The operating profit (EBIT) contracted by 34.5% to EUR 1,214.1 million (EUR 1,853.2 million). Group net income was down 31.2% on the previous year at EUR 883.1 million (EUR 1,284.2 million). Hannover Re thus outperformed the Group profit guidance of more than EUR 800 million issued in November. Earnings per share amounted to EUR 7.32 (EUR 10.65).

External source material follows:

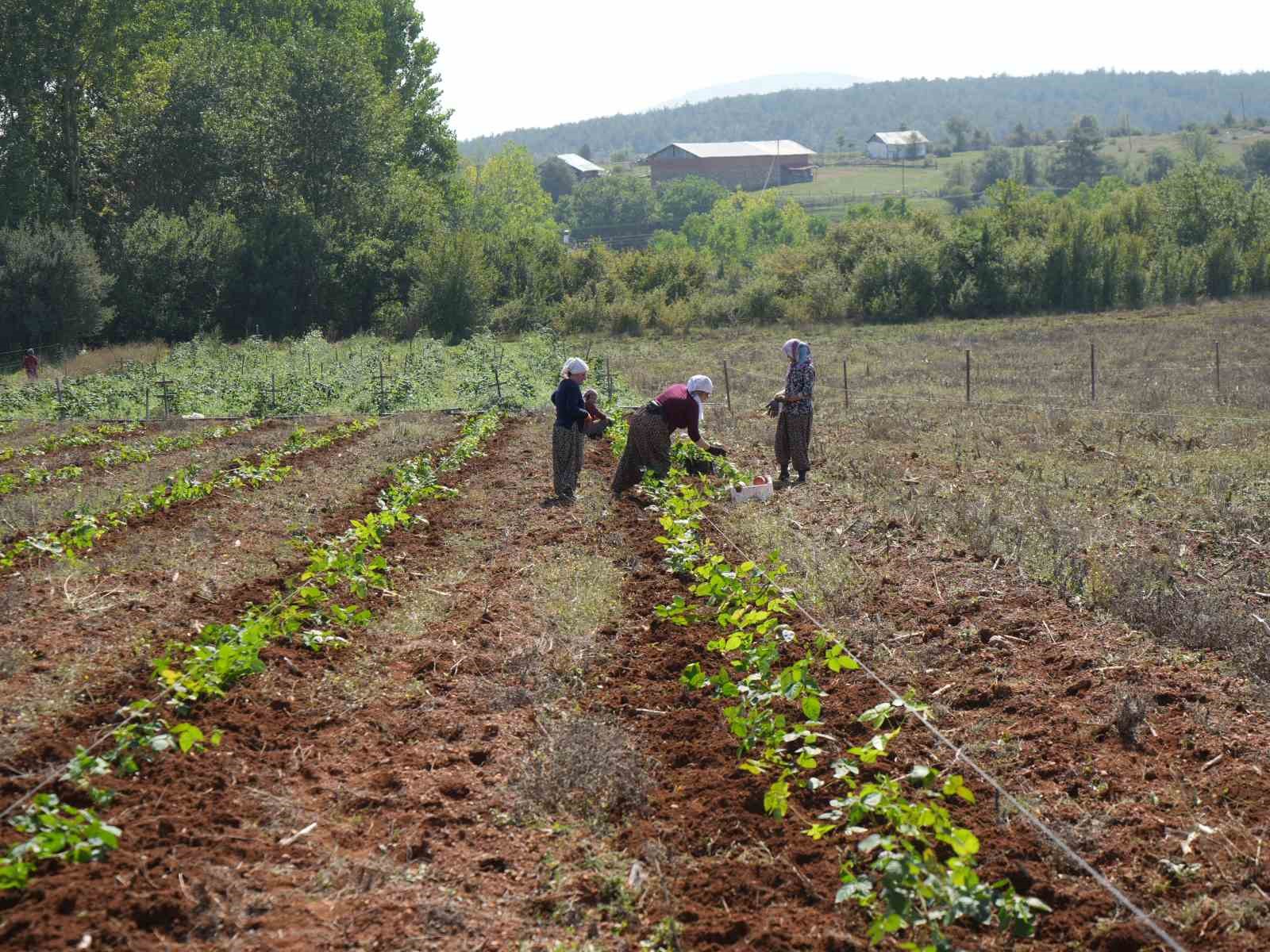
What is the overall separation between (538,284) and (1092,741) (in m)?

The capital adequacy ratio, which measures Hannover Re’s risk-carrying capacity, stood at 235.2% as at 31 December 2020. This figure is comfortably above the limit of 180% and the internal threshold of 200%.
Property and Casualty
The gross premium volume in property and casualty reinsurance grew by 13.3% to EUR 16.7 billion (EUR 14.8 billion). At constant exchange rates the increase would have reached 15.8%. Net premium earned climbed by 11.0% to EUR 14.2 billion (EUR 12.8 billion). Growth would have been 13.5% at unchanged exchange rates.
Large losses in 2020 surpassed expectations for the fourth year in succession. Purely for Covid-19-related losses, Hannover Re paid out or reserved an amount of EUR 950.1 million for its customers in property and casualty reinsurance. Of this, EUR 330.9 million was attributable to reported claims and EUR 619.2 million to claims that have been incurred but not yet reported (IBNR).
Life and Health
The gross premium volume in life and health reinsurance increased by 2.6% year-on-year to EUR 8.0 billion (EUR 7.8 billion). Growth would have reached 4.7% at constant exchange rates. Net premium earned rose by 3.2% to EUR 7.2 billion (EUR 6.9 billion); the growth would have been 5.3% adjusted for exchange rate effects. The operating result (EBIT) declined to EUR 384.8 million (EUR 569.9 million).
For 2021 Hannover Re expects to grow its gross premium in total business by around 5% based on constant exchange rates. Group net income should be in the range of EUR 1.15 billion to EUR 1.25 billion. This is conditional on major loss expenditure not significantly exceeding the budgeted level of EUR 1.1 billion and assumes that there are no exceptional distortions on capital markets.
The asset portfolios should continue to grow – assuming constant exchange and interest rates – in view of the anticipated positive cash flow. The return on investment should reach a level of around 2.4%.